## PROVIDED PASSAGE
•••

Practically everyone today is well-informed in regards to the Zika epidemic that had originated from Africa. When the Zika virus finally spread to America, it has left more than 2,000 infants with brain damage. However, there is a virus that is far more dangerous than Zika, especially to pregnant women and their infants. Cytomegalovirus, or CMV, is the most common viral infection that is present in birth and the leading non-genetic cause of deafness in children. Annually 20,000-40,000 infants are born with CMV, with at least 20% of the infants developing permanent disabilities such as deafness, microcephaly, deficits and abnormalities in intellect and vision. However for such a dangerous disease, why is there no known vaccine for it?
According to Dr. Mark R. Schleiss, the director of pediatric infectious diseases at the University of Minnesota Medical School, "Everyone and their brother knows about Zika, but it's very rare in the U.S." In fact, only 900 pregnant women in the US have contracted the Zika virus in comparison to CMV. He argues that CMV is just as dangerous as Zika and a vaccine should have been made a long ago. However, there isn't one due to the lack of public awareness about CMV. Less than half of gynecologists tell pregnant patients how to avoid CMV, yet in contrast, doctors have advised every precaution available for the Zika virus.
CMV is a member of the herpes family and is often transmitted by contact with saliva and urine, often between children and adult. According to the statistics for CMV, nearly 1 in 3 children are infected by age 5 and more than 50% of adults by age 40. Like Zika, it can remain in the body permanently and can cause mild flu-like symptoms but can be detrimental to pregnant women.
Luckily, it has been discovered that antiviral drugs can reduce the effects of CMV symptoms upon being detected early on. However, there is still no known cure for CMV. Experts however are pushing for routine screening of newborns for CMV and developing guidelines to advise pregnant woman in preventing CMV. Despite being lesser known than Zika, CMV still should not be taken lightly and more public awareness should be made in hopes of developing a vaccine for such a lethal viral infection in pregnant women and newborns.

•••

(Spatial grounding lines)
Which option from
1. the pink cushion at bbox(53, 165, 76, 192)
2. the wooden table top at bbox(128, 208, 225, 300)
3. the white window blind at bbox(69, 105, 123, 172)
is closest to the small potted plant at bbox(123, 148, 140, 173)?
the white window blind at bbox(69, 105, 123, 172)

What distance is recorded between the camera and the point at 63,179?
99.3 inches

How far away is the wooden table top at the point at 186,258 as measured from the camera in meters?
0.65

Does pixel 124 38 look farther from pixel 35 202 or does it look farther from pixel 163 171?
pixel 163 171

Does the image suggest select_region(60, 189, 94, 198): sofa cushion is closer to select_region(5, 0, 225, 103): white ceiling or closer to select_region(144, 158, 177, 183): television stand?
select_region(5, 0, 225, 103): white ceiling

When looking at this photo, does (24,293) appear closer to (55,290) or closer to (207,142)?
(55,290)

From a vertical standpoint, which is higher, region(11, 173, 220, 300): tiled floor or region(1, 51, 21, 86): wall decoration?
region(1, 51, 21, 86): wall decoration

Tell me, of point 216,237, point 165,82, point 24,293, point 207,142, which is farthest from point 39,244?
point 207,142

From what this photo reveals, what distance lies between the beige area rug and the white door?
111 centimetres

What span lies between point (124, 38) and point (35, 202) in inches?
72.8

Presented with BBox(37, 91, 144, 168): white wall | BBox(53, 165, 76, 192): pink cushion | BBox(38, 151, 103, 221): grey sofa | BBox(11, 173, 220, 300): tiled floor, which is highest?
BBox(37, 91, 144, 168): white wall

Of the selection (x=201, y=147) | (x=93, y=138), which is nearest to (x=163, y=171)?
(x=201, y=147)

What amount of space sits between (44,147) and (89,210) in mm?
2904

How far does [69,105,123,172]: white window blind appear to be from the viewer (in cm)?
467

•••

## ACTIVITY
According to the piece on CMV, how many infants are born with CMV each year? The lines aren't needed for this.

## EXERCISE OUTPUT
20,000-40,000 infants.